Глава 26. Чёрно-белые контрасты

Рияд Рязанов
   Я с наслаждением вытянулся на диване, подложив под свою голову пухлого бамбукового медведя, когда-то, наверное, выполнявшего роль лучшего друга маленькой Арсинои. От него пахло пылью и солнцем - запахами детства.

   Я закрыл глаза и стал думать о скором отъезде Вероники, о том, что мы скоро останемся с Пафнутием вдвоём, без женского тёплого и требовательного присутствия, и никто не будет тыкать нас носом в случившийся по необходимости производственный мусор. Такая перспектива должна были радовать, но радости не ощущалось. А вдруг она вообще не вернётся?

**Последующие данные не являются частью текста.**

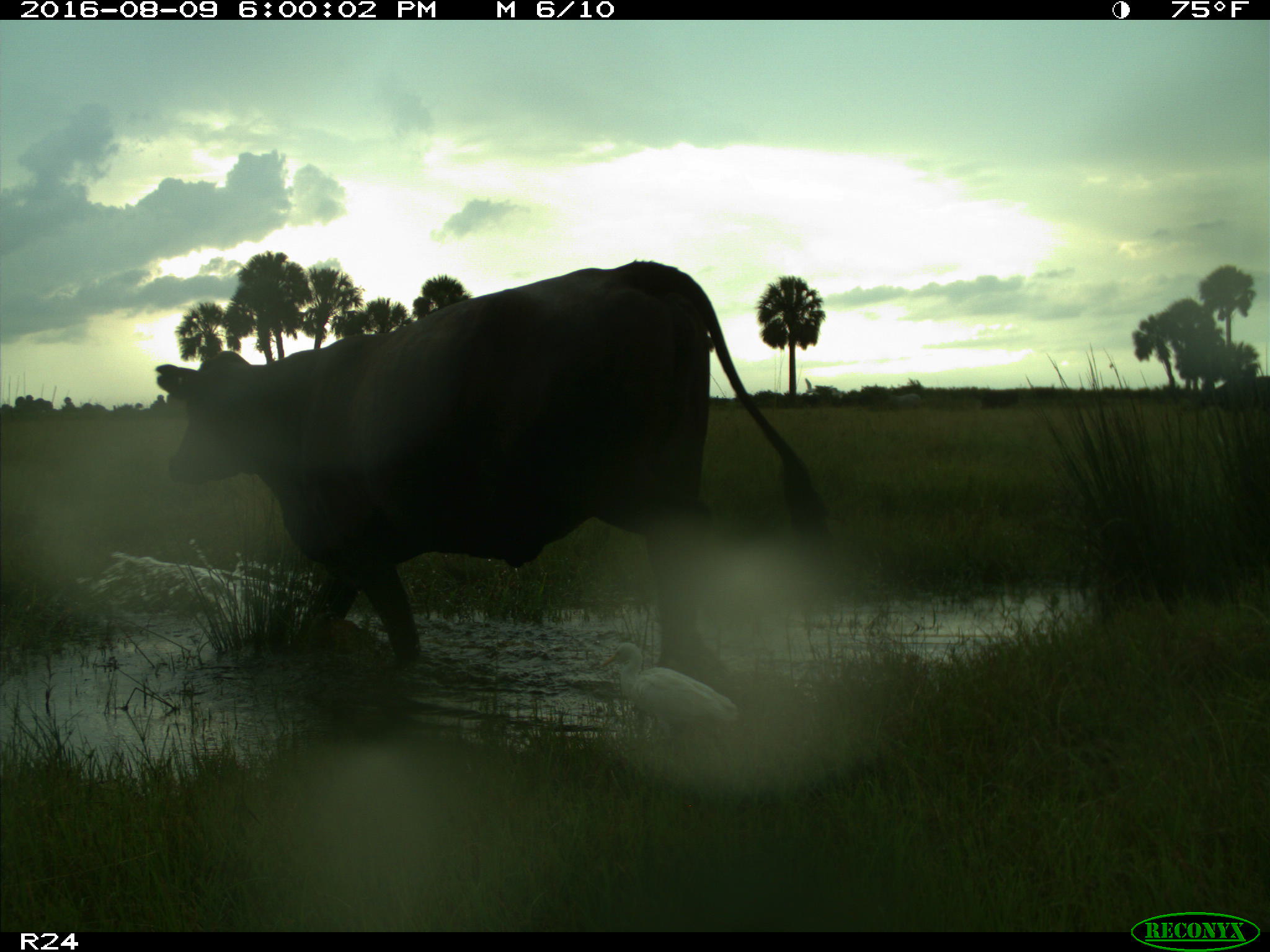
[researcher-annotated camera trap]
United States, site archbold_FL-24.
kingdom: Animalia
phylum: Chordata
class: Mammalia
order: Artiodactyla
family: Bovidae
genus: Bos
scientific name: Bos taurus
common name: domestic cow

   Впрочем и грустить как-то особенно не получалось, то ли вследствие восхитительного обеда, то ли по причине природного легкомыслия. Что будет, то и будет, решил я. Возвращаться из самого благополучного города страны в сибирское захолустье и жить целую зиму с двумя бирюками под одной крышей, конечно, было абсолютно неразумно по современным господствующим понятиям о счастливой жизни. Ну а коли вернётся, честь ей и хвала! Мы будем любить её пуще прежнего.

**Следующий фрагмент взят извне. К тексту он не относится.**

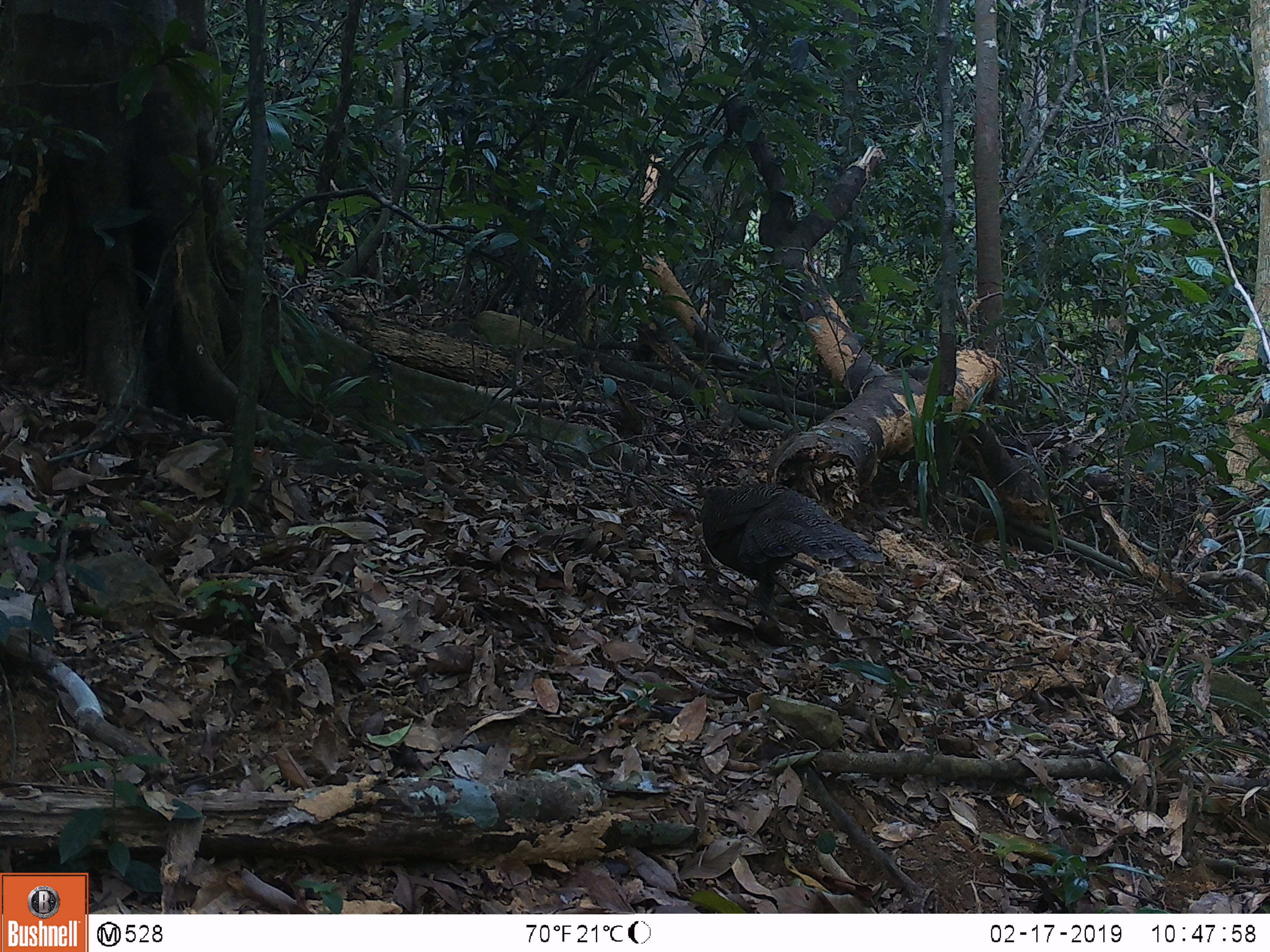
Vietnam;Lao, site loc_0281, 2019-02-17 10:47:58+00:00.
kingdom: Animalia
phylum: Chordata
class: Aves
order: Galliformes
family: Phasianidae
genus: Polyplectron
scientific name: Polyplectron bicalcaratum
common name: gray peacock-pheasant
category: grey peacock pheasant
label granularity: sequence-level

   Успокоенный таким выводом и осознанием собственной мудрости, я задремал.

   Разбудил меня Алексей Иванович. По выражению его лица было ясно, что Наташины простодушно-хитроумные экзерсисы по его охмурению завершились удачно, и он крепко сел на крючок.

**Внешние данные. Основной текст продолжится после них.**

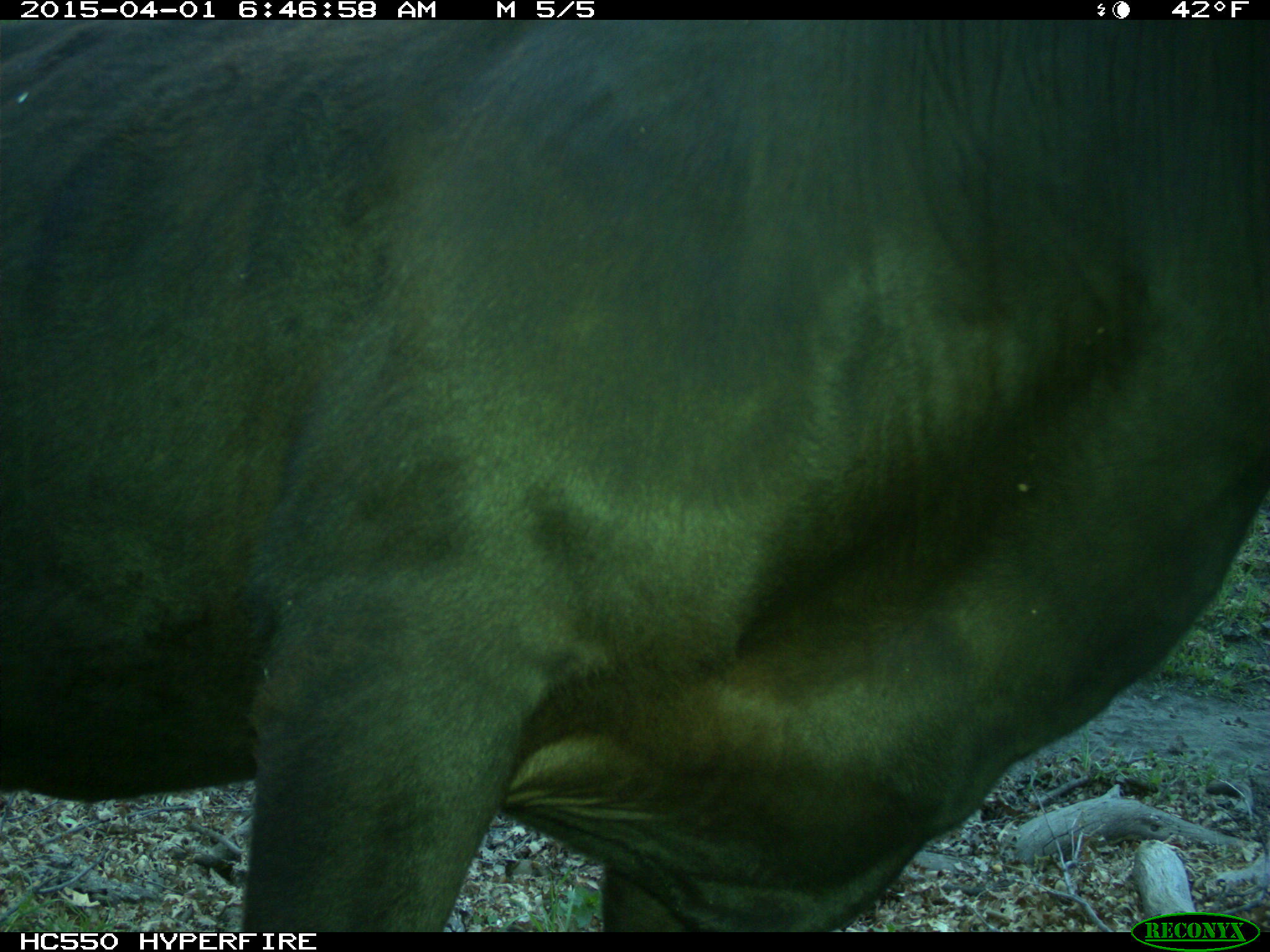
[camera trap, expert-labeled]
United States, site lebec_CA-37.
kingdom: Animalia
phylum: Chordata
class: Mammalia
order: Artiodactyla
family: Bovidae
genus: Bos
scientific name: Bos taurus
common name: domestic cow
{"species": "Bos taurus (domestic cow)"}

   Я был рад за обоих и решил, что их надо поженить. В этом был свой резон и выгода для меня. Хорошо иметь друга, у которого хорошая жена и которая хорошо к тебе относится. К такому приятно прийти в гости, отдохнуть душой и уйти сытым.

   В атмосфере хорошего настроения мы продолжили свою работу и закончили кровлю за два текущих дня - не без помощи Наташи и Андрея, которому мы пообещали помочь покрыть крышу будущим летом.
   
   Вечера, как и прежде, проводили в нашем уютном кабинете, но уже при свечах. Как я понял, это была инициатива Вероники, которой, как хозяйке литературного салона, захотелось привнести необходимые акцентирующие эффекты, руководствуясь собственным чутьём. Теперь она больше думала о том, чтобы обеспечить присутствующих необходимым комфортом, молча приносила на подносе печенье и чай, и собственноручно разливала его из красивого фарфорового чайника, специально купленного для этой цели.

   На посту № 1 Веронику заменил Алексей Иванович, обладавший ровным и приятным голосом проповедника. Он не лишал себя удовольствия время от времени давать пояснения о читаемых событиях с точки зрения божьего промысла. Комментарии его имели эффект - содержание книги как-бы расширялось и углублялось.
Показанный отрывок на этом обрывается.